Does it work if you set it up for a small load? (Do not actually run through the small load cycle with a large load of clothing; that will fray the clothing)


----------



## kowabunga (Jul 8, 2010)

gmhammes said:


> try unplugging it for 10 minutes, it should reset however there should also be another way to reset it in the manual.


 
i have look for reset but i could not find it. i tried some resets from other manufactureres still doesnt' work.

Thanks for the help


----------



## kowabunga (Jul 8, 2010)

A few possible causes:
1. Bad sensor that tells when enough water has entered the tub. ( i assume sensor is working fine since it knows when too stop, tried small, medium large )
2. Defect in motor causing one speed to not work, and different speeds are used for agitation and spinning. (maybe? if the different speeds of the motor doesn't work it should still work on rinse cycle or at least try to move one way at least for a second? it just completely stops)
3. Bad electrical contact in the timer so motor does not come on for that part of the cycle. (this could be? i guess i'll need to call in technician)

Does it work on the gentle fabric cycle or button selection? - it doesn't work on fabric/delicate cycle. it does the same thing on all cycles.

Does it work if you set it up for a small load? (Do not actually run through the small load cycle with a large load of clothing; that will fray the clothing) - i have doen it with no load - something the care manual says when you do cleaning.. basically does the same with load. stopps after filing the tank. only way to after is put it spin cycle to drain the water.
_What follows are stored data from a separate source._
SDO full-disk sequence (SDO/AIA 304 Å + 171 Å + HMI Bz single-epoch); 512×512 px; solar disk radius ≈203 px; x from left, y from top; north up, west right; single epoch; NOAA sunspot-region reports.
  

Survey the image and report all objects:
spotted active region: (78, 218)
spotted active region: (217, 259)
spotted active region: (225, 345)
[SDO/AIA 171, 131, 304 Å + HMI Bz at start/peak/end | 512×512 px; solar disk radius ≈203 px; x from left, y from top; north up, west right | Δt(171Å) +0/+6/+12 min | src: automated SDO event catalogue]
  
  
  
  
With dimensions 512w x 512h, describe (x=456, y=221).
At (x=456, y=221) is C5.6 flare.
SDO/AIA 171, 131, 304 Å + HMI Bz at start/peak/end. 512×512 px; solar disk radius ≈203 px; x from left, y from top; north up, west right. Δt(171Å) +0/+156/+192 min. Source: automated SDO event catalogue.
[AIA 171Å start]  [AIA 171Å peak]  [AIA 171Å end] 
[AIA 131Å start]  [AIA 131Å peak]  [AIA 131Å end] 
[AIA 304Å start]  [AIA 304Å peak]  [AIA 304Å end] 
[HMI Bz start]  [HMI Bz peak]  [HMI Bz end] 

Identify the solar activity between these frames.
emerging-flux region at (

Thanks for the help, looks like i'll need to bring a Techician for this. i was hoping to be able figure this out.


----------



## gmhammes (Jan 10, 2010)

kowabunga said:


> i have look for reset but i could not find it. i tried some resets from other manufactureres still doesnt' work.
> 
> Thanks for the help


I know my motor reset is on the bottom of the motor however since it is working, not sure if that would help or not.


----------



## Shadoglare (Jun 14, 2010)

I had a washer that acted similar a few years ago while I was renting - it filled with water and then just sat there. As the washer came with the rental I didn't have to personally deal with having it repaired, but I'm pretty sure when it was fixed the property manager said it ended up being the transmission?


----------



## kowabunga (Jul 8, 2010)

i assume it is the motor or the timer that defective now.. i have called in a technician to come in hopefully it won't cost me arm and leg..!!
sometimes if you can't fix it yourself it is better to get a unit.
if it is the transmission/motor then i think it might cost a lot to repair.

thanks everybody for you help and responses.


----------



## jdandar42 (Mar 9, 2013)

*Check the agitator dogs*

checking and replacing the agitator dogs was the easiest and cheapest repair I've done to my washer machine. Completely fixed the problem. I followed this http://www.google.com/url?sa=t&rct=...bOgUUbecRcL3doXqUK0FzsQ&bvm=bv.43287494,d.aWM


----------